• Consigne 1
D'après le fil de discussion, de quel logiciel provient l'effet qui accompagne le clic de souris dans la vidéo ?
• Consigne 2
Modifiez le passage du fil de discussion allant de « Il s'agit de » jusqu'à « réponse et dommage. » inclus, en remplaçant « Mouse Cursor » par « Mouse Pointer ».

• Extrait cité
————

# Clic = "echo" rouge à l'écran



## Christophe31 (11 Avril 2010)

Quequ'un sait il comment faire ce que fais le clic de souris dans cette video

Merci d'avance


----------



## Aescleah (11 Avril 2010)

Il s'agit d'une otpion de ScreenFlow.
Il s'agit de l'option Highlight: Mouse Cursor que tu peux voir dans l'image ci-dessous:


----------



## Christophe31 (11 Avril 2010)

Ah c'est une option lorsque que l'on fait un enregistrement vidéo de l'écran ? Dans ce cas, merci de la réponse et dommage.


----------



## Pierre-Nico (11 Avril 2010)

essaye mouseposé peut-être 

http://www.boinx.com/mousepose/overview/


----------



## Aescleah (11 Avril 2010)

————

• Bloc de données
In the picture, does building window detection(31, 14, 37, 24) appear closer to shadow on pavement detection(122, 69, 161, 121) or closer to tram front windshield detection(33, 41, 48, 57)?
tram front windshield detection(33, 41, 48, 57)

————

• Corrigé 1
Il provient d'une option de ScreenFlow.

• Corrigé 2
Il s'agit de l'option Highlight: Mouse Pointer que tu peux voir dans l'image ci-dessous:


----------



## Christophe31 (11 Avril 2010)

Ah c'est une option lorsque que l'on fait un enregistrement vidéo de l'écran ? Dans ce cas, merci de la réponse et dommage.